Monday, December 24, 2007

The joys of unhappiness

With finals finally over and a couple days behind me, I have a clear enough head to write again. Yay for me! (Perhaps less yay for my subscribers. :) )

So the last few weeks, I have not been in the happiest of places. It's a tough time of year for me: there are a lot of birthdays of people whom I no longer speak to (by no choice of my own), I tire easily of Christmas music, I have the stresses of finals, my friends who usually keep me sane have finals and therefore cannot keep me sane, this is generally a lonely time of year for the bitterly single...and the Jewish...the list goes on.

But the weird thing, I'm happy to be feeling this unhappiness.

No, I'm not a masochist and I'm only a fraction of the self-hating Jew I claim to be, and while my roommate may call me a grinch, I'm not really one. I mean, I love how the streets look with trees lit (but not all the trees; I like the contrast of lit and unlit. I think if every tree in New York were lit, it wouldn't be as special), and I love the smell of the street-side tree sellers. I, like most people, generally hate to be unhappy.

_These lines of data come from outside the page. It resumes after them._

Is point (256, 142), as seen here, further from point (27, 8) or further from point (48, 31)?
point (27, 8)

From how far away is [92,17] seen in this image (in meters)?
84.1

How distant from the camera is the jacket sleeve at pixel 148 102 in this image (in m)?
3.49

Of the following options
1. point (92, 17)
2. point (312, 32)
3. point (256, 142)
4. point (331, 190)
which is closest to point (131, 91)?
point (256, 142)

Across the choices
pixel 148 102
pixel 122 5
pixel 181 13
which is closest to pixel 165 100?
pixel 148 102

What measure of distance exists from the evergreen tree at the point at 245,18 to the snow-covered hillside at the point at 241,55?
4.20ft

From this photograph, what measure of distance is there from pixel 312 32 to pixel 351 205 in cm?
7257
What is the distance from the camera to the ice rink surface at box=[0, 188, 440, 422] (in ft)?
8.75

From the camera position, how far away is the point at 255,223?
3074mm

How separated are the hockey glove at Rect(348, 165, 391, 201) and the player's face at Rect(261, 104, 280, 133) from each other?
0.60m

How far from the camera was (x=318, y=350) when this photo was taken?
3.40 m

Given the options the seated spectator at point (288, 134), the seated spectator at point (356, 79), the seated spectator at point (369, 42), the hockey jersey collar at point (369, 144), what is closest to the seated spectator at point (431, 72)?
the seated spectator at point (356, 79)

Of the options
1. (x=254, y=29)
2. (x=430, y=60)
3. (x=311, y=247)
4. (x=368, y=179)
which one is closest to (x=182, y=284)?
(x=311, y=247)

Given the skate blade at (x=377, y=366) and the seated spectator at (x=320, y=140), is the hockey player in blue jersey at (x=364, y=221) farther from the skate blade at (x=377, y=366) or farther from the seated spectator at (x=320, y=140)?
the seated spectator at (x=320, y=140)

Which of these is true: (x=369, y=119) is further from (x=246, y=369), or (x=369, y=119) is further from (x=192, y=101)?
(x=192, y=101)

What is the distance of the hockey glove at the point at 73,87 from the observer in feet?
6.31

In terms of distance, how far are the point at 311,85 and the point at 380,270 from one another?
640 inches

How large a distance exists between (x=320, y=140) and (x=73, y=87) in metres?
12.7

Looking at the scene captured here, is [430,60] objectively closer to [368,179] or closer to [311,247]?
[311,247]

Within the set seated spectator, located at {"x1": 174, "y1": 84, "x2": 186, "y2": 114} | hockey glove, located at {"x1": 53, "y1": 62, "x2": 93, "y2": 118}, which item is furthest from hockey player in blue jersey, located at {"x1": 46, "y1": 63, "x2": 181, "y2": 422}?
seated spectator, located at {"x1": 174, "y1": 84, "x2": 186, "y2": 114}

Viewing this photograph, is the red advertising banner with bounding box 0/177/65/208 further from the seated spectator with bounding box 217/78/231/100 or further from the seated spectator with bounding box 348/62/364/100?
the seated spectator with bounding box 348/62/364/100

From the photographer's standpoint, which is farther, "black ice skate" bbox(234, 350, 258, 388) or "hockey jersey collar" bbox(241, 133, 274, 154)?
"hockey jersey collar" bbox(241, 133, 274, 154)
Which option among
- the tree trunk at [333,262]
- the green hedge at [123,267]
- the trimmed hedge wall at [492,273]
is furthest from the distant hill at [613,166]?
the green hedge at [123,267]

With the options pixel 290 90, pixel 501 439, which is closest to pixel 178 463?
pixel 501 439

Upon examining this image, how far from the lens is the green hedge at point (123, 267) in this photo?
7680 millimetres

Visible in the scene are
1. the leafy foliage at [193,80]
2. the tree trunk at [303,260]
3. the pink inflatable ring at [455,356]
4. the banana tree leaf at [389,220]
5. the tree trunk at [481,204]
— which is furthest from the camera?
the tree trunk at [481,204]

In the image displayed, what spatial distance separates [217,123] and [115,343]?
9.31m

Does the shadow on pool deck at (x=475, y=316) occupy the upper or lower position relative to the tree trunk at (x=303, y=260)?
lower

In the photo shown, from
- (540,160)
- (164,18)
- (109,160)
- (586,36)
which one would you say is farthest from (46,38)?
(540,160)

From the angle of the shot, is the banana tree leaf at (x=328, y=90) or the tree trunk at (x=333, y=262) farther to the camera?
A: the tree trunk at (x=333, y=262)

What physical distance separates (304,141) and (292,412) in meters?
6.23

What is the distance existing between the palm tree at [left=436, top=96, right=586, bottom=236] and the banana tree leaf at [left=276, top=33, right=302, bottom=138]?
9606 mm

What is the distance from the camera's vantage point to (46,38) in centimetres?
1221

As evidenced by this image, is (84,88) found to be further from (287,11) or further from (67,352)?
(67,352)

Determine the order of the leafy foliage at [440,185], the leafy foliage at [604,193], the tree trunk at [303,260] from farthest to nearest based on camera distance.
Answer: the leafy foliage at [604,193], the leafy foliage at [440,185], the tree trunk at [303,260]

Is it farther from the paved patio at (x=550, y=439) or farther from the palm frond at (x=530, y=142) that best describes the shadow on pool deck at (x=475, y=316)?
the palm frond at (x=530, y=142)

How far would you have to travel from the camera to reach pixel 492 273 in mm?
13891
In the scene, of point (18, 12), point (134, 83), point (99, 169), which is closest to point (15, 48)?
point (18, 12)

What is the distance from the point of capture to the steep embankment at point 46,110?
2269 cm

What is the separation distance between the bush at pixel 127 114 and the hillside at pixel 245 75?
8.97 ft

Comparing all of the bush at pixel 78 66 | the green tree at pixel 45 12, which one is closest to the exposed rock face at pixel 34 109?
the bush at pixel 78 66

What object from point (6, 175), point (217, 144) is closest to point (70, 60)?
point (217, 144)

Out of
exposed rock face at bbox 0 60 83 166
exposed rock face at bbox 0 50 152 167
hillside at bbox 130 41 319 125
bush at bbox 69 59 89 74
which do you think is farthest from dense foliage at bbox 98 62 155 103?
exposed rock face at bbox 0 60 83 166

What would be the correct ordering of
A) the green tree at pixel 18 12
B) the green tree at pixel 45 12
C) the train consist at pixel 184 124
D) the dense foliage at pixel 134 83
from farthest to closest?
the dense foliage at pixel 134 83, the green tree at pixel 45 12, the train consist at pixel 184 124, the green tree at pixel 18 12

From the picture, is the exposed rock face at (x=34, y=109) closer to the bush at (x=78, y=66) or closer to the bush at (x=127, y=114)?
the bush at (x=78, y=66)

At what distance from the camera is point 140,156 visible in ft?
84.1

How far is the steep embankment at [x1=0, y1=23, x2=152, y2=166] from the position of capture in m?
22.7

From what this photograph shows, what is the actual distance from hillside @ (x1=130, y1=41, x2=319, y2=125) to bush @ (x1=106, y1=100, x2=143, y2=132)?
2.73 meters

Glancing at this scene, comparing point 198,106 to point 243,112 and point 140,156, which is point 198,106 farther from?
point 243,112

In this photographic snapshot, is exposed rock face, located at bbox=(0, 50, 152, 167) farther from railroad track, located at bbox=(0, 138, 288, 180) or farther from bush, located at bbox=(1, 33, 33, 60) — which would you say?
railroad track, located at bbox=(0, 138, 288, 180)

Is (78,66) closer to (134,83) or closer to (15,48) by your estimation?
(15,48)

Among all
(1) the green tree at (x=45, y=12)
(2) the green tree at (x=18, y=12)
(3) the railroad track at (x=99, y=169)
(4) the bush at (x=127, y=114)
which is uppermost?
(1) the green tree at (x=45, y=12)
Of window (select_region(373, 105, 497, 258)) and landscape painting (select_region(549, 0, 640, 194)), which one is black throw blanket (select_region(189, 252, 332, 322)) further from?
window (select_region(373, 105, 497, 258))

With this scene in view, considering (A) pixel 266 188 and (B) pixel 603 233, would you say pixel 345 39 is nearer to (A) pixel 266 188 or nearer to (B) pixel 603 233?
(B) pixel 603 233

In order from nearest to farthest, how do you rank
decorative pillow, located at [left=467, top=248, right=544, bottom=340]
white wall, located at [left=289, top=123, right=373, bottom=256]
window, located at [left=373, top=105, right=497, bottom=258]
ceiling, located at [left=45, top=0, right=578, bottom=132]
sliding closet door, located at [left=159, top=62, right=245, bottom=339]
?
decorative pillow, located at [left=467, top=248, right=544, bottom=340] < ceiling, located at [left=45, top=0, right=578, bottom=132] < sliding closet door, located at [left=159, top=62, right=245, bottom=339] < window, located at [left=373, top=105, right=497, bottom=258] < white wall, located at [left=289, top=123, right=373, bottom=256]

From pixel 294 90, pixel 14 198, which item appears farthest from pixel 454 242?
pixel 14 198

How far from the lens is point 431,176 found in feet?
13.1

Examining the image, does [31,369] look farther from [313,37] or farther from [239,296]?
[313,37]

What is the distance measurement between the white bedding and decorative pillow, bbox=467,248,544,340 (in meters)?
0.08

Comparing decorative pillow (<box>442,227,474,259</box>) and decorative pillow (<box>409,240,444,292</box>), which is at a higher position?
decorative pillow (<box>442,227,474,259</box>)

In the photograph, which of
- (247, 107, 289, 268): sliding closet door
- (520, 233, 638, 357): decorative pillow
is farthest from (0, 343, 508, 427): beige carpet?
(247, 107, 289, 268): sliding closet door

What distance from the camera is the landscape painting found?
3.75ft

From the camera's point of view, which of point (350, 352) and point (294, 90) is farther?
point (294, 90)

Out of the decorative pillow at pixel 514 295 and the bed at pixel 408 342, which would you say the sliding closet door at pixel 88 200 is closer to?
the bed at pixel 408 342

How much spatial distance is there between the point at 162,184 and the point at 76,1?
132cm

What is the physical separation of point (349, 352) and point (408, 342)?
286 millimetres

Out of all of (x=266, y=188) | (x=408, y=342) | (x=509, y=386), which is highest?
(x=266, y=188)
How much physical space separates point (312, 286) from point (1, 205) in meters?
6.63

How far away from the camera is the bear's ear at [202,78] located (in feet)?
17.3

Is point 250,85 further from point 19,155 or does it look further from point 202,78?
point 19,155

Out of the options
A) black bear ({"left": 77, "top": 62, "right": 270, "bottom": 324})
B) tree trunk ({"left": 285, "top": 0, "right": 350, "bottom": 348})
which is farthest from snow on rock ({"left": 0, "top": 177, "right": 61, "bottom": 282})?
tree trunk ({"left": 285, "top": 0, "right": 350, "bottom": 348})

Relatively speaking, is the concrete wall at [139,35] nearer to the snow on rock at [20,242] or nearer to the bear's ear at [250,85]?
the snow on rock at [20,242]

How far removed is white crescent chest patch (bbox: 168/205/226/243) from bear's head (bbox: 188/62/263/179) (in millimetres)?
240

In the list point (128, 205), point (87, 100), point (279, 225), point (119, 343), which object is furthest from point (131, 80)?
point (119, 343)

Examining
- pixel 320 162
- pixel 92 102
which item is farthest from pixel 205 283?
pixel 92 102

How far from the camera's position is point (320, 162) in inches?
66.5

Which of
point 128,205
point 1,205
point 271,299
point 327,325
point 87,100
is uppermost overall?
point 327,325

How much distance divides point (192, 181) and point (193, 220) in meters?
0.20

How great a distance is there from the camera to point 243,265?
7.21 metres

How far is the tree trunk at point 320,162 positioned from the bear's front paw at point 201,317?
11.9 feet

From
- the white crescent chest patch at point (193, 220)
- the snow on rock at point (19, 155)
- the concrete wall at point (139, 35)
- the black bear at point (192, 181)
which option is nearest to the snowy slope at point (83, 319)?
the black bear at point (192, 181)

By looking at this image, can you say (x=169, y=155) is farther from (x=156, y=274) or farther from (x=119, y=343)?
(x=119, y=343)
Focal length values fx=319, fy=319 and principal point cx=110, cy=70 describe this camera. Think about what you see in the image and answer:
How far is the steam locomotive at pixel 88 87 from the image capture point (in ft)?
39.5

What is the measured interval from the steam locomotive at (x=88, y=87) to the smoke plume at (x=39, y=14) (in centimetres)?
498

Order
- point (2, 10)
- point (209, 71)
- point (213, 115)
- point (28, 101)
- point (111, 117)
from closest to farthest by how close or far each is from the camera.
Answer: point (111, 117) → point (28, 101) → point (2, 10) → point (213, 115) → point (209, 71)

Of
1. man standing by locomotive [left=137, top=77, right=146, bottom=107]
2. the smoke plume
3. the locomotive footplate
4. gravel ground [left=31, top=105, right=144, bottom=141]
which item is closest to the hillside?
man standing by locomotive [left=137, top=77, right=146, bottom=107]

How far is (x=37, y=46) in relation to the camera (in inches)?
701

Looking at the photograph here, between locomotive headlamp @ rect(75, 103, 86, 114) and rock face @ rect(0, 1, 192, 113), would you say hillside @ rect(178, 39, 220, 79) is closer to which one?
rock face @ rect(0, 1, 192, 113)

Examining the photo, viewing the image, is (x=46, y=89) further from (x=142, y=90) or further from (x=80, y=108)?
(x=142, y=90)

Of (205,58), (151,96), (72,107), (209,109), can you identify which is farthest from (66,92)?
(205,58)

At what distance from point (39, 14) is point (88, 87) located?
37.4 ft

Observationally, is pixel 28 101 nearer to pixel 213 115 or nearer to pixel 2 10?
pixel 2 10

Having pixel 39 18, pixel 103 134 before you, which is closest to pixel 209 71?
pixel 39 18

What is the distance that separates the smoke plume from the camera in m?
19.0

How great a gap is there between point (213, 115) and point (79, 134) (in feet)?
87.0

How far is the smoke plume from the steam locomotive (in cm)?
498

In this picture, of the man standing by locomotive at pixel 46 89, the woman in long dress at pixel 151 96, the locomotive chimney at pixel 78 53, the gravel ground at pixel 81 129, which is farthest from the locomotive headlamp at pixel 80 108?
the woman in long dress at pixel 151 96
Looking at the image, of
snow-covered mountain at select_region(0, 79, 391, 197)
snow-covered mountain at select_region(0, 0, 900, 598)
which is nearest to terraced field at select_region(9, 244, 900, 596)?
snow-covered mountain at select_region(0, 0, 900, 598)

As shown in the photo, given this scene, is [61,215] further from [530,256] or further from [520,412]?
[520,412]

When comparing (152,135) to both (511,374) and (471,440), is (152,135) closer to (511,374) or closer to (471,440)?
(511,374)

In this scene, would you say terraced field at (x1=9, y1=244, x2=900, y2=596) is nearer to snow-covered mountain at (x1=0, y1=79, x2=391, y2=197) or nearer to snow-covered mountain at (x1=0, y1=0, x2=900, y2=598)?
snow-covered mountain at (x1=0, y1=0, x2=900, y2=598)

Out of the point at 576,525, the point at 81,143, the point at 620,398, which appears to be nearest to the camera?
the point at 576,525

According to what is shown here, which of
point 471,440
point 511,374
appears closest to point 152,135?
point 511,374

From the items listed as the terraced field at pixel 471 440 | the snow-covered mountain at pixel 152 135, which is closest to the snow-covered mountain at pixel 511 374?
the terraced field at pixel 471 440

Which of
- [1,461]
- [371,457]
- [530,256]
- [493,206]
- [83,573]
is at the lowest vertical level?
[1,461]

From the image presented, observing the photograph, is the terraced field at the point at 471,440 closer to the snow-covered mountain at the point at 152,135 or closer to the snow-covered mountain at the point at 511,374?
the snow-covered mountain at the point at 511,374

So why am I here, on this blog, to my handful of regular readers and the scores of stumble-upon-ers, that I am happy to be unhappy? Because I've felt worse.

Exactly one year ago, I was unhappy to such an extent that I had no emotions. I couldn't get out of bed in the morning. I barely ate. I avoided people. I was short tempered with friends and family. (And I was in a place that it only got worse until late May!) I was so unhappy, that I didn't feel anything.

It's true that the opposite of love isn't hate, it's indifference. And the opposite of happy isn't sad or unhappy, but also indifference. And I was totally indifferent to the world -- and to myself. I cognitively wanted to get out of the funk I was in, but emotionally, I just didn't care what my state was.

So now, when I'm unhappy, I'm ecstatic to be able to be unhappy. Even when a little blue, I jump out of bed in the morning with a vigor to attack the day ahead of me. I may not want to go to class, but I think that's just me being your normal slightly-burnt-out 4th-year college student. I may want to stay under my blanket with my teddy bear when it's cold and rainy -- or snowy, or icy, or wintery-mix-y -- but that's just me being human. I may want to stay blue a little longer and watch a movie that will make me cry a little...but that's me just being...um...me. (It takes someone truly comfortable with his masculinity to admit to curling up with his teddy bear and crying. And to wear pink. But I don't have the complexion to wear pink, I'm told, so I'll stick with the former.)

Bottom line: I may not enjoy being unhappy because, well, it isn't being happy, but I enjoy the fact that I can be unhappy, so by extension, I enjoy being unhappy.

I'm the only person you'll ever see smiling and singing gleefully while being completely unhappy, and it isn't a cover-up.

But then again, I've never been normal.